Today in 1948, Time magazine published “In Man’s Image,” a review of Norbert Wiener’s Cybernetics.
Once in a great while a scientific book is published that sets bells jangling wildly in a dozen different sciences. Such a book is Cybernetics… It bristles with difficult mathematics; its text is a curious mixture of charm and opacity. But for those who can penetrate it (and thousands are trying), the book is intensely exciting…
Most remarkable are the computing machines, Professor Wiener's own specialty. They are growing with fearful speed. They started by solving mathematical equations with flash-of-lightning rapidity. Now they are beginning to act like genuine mechanical brains. Dr. Wiener sees no reason why they can't learn from experience, like monstrous and precocious children racing through grammar school. One such mechanical brain, ripe with stored experience, might run a whole industry, replacing not only mechanics and clerks but many of the executives too…
As men construct better calculating machines, explains Wiener, and as they explore their own brains, the two seem more & more alike. Man, he thinks, is recreating himself, monstrously magnified, in his own image…

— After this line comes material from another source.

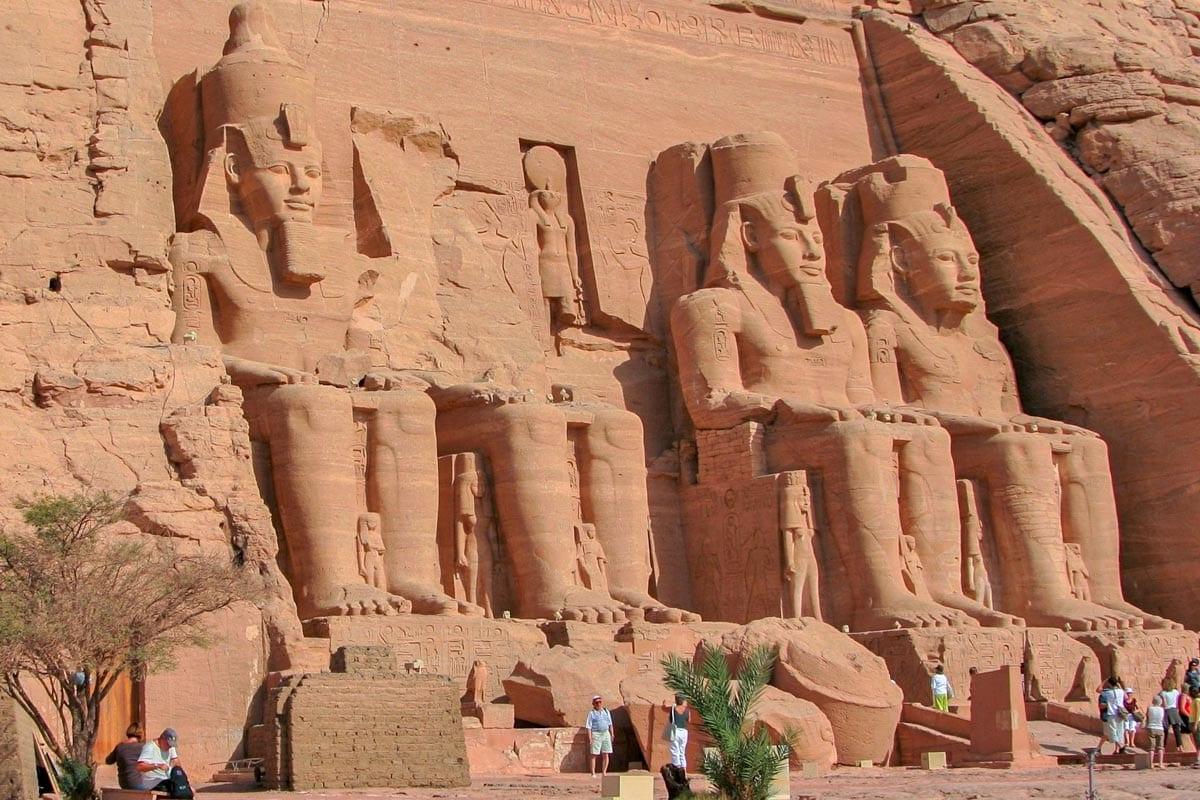 abu-simbel-statues-with-tourists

By copying the human brain, says Professor Wiener, man is learning how to build better calculating machines. And the more he learns about calculators, the better he understands the brain. The cyberneticists are like explorers pushing into a new country and finding that nature, by constructing the human brain, pioneered there before them…

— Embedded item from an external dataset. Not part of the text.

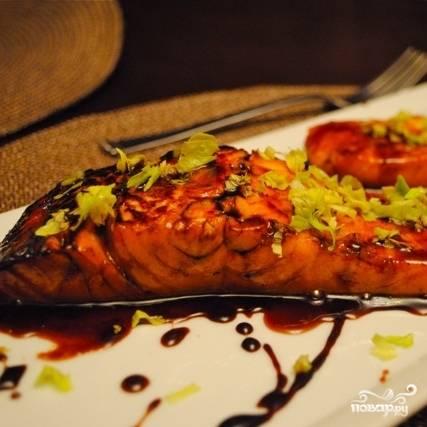 Рыбу после этого достаем из сковороды и перекладываем на тарелки. В оставшийся в сковороде соус добавляем уксус, прогреваем, увариваем до нужной густоты, и поливаем им рыбу. Приятного аппетита!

…Many times throughout his book Dr. Wiener stops in a cold sweat and looks a few years ahead: "Long before Nagasaki and the public awareness of the atomic bomb," he says, "it had occurred to me that we were here in the presence of another social potentiality of unheard-of importance for good and for evil . . . The first industrial revolution . . . was the devaluation of the human arm by the competition of machinery . . . The modern industrial revolution is similarly bound to devalue the human brain at least in its simpler and routine decisions . . . The human being of mediocre attainments or less [will have] nothing to sell that is worth anyone's money to buy."